─── INPUT ───
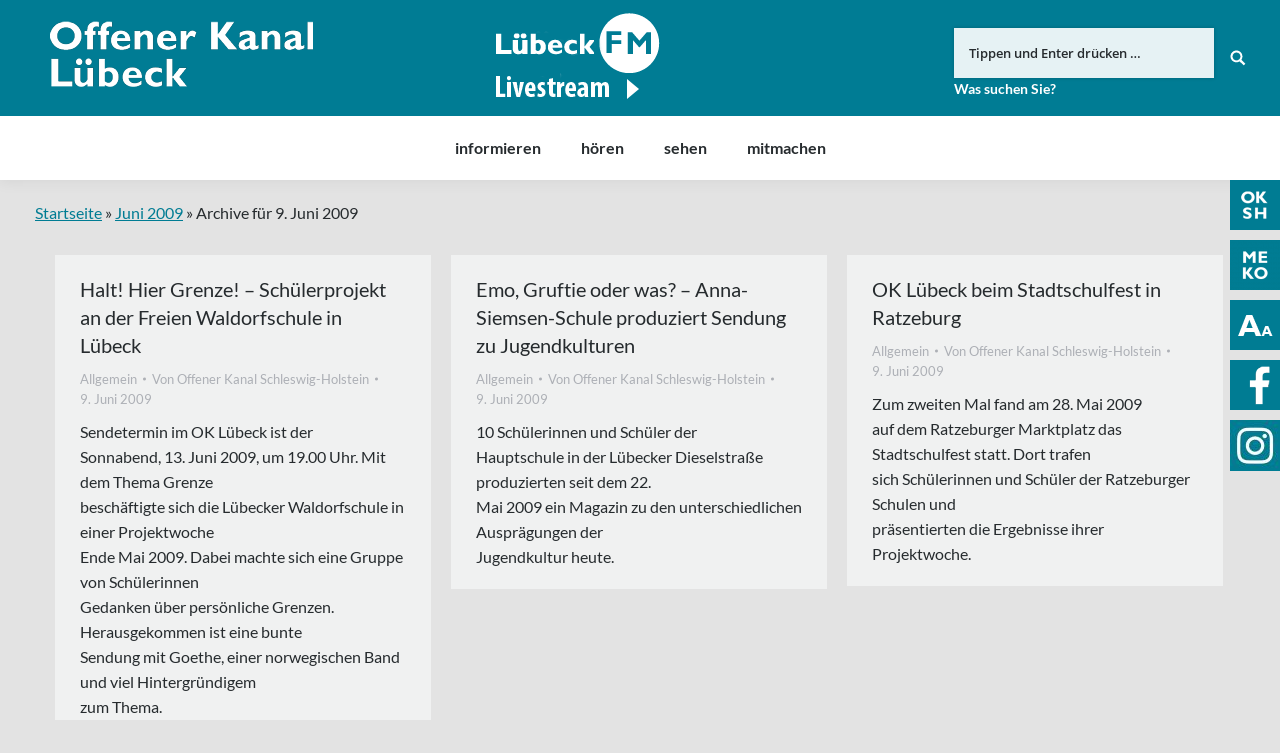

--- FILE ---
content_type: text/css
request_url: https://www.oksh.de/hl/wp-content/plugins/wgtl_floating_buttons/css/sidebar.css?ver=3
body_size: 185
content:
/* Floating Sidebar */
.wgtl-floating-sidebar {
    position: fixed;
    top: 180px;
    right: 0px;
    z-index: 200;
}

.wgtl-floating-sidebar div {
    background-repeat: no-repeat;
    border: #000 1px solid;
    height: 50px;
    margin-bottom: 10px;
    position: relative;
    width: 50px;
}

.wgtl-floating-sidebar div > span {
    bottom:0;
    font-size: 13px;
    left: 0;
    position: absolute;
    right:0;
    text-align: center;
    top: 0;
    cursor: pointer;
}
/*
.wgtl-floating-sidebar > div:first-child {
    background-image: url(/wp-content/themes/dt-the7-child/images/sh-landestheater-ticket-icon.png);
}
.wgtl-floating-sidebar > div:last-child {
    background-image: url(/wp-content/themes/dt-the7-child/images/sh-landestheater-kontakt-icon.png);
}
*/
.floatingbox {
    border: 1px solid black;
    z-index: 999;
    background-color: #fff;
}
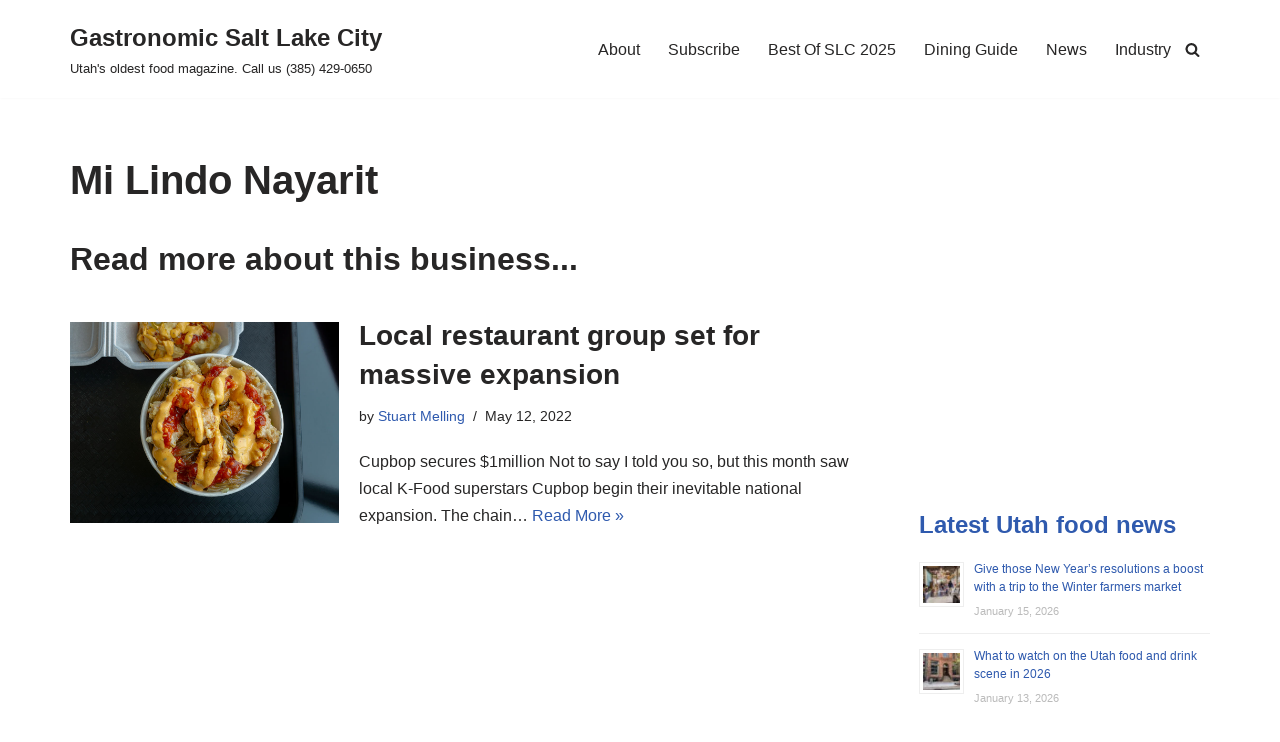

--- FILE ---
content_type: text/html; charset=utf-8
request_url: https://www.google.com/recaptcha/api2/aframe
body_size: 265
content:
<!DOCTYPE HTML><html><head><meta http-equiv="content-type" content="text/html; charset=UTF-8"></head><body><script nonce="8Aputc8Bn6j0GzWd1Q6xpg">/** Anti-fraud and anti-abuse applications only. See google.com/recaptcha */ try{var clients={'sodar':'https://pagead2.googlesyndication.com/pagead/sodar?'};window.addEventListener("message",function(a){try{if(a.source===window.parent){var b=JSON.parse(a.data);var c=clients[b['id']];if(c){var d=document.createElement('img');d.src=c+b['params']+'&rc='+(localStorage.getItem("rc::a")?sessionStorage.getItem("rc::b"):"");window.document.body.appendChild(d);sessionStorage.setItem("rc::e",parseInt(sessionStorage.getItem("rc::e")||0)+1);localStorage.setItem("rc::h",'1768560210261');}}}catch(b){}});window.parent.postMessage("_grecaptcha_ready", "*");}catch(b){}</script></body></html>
───
== TASK PROMPT ==
If the word "image" is on a line above, return that line.

== SOLUTION FOR THIS PROBLEM ==
    background-image: url(/wp-content/themes/dt-the7-child/images/sh-landestheater-ticket-icon.png);
    background-image: url(/wp-content/themes/dt-the7-child/images/sh-landestheater-kontakt-icon.png);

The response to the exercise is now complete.